_EXCERPT:_

============

Remembering
a Veteran
On November 3, 2007
in Lexington, Kentucky my father John J. Magda was inducted into
the Kentucky Aviation Hall of Fame. With fall leaves framing the
country road in brilliant yellow and rust red, rolling past the
hills of bluegrass farms along a black stretch of open fence,
I was reflecting on the events of the weekend honoring my father
in a hangar filled with airplanes representing the history and
love of flight and tables of aviators awaiting the awards in the
Kentucky Aviation Museum. I was seeing the warmth of the faces
who had honored my father that evening, when I was startled back
into the present as a black stallion far in the distance decided
to run for the joy of it across the bluegrass field on and on
toward us, powerful hooves digging in the earth, black mane flying
in the wind, soaring across the field for the sheer joy of it,
and I knew I was with my father in the magic of being.
Fifty-six years after
his death, with the help of men who knew him, lifting the buried
memory bites, I am blessed to be able to say I know my father.
I can picture the man he would have become had he lived into old
age.
In early 2006 when
Bob Kirby called asking for permission to gather the details of
my father’s life with the intent that he be nominated to
be inducted into the Western Kentucky University Distinguished
Alumni, I hesitated. For years my family had struggled to put
the loss behind us after my father was killed in the Korean War.
He had been a Ace pilot in WWII, survivor of the Battle of Midway,
Leader of the Blue Angels in 1950 as aviation moved in the accelerated
world of jets, and by the age of thirty-three had made the greatest
sacrifice a man can make for his country. I was four years old
and have missed him every day of my life.
After my father’s
death, my mother moved my brother and me to California which had
been my father’s dream for after the war. My parents grew
up in the same neighborhood, about three miles from Churchill
Downs in Louisville, Kentucky.
His parents came through
Ellis Island in 1905, immigrants from Hungary. My parents fell
in love in high school. They attended Western Kentucky with the
intent of becoming teachers when the growing conflict in Europe
changed my father’s plans, and he entered the Navy to become
a pilot.
This proposed honor
for my father coincided with the sale of my mother’s home
of the last fifty years. It was in going through the pictures
and letters she had saved in the cupboards that I began to find
the man I had never known. There he was larger than life in the
saved copy of the December 5th 1949 edition of Life Magazine.
But it was in his letters to my grandparents and my mother written
as V-mail in WWII and letters from Korea that I discovered the
husband, father, and son who always focused on watching out for
the family. The years of war in his twenties had given an early
maturity to this man and his letters revealed how much he loved
and wanted to protect his family. As a girl, I remember walking
into a room filled with the men who had flown in combat and in
the Blue Angels with my dad. I felt like the daughter of a god.
Over the years the details of my father shifted and blurred. Interrupted
lives and conversations held memory at a loss. What was it like
just shy of your twenty-fourth birthday to write a farewell letter
to your wife and sit on the deck of the USS Hornet in the number
2 position for takeoff on June 4, 1942? What was it like to find
the enemy fleet just after all the men you knew so well of the
torpedo squadron had been blown out of the sky and only one would
survive in his life jacket in the sea as the Battle of Midway
raged? What was it like when your wingman ran out of fuel to decide
to ditch both planes at the same time for a better chance to be
rescued? What was it like for five days drifting in the open sea
in two life boats tied together without food or water, wondering
if any one was still searching, if anyone had survived?

============

_RAW DATA:_
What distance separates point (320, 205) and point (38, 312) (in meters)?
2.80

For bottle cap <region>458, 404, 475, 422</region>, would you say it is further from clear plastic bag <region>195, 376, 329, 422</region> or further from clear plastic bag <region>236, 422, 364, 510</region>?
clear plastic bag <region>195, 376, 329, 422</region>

============

_REQUIRED TASK:_
Can you duplicate, word for word, the passage of the veteran remembrance above that opens with "After my father’s" and closes with "in Louisville, Kentucky."?

_WRITTEN ANSWER:_
After my father’s
death, my mother moved my brother and me to California which had
been my father’s dream for after the war. My parents grew
up in the same neighborhood, about three miles from Churchill
Downs in Louisville, Kentucky.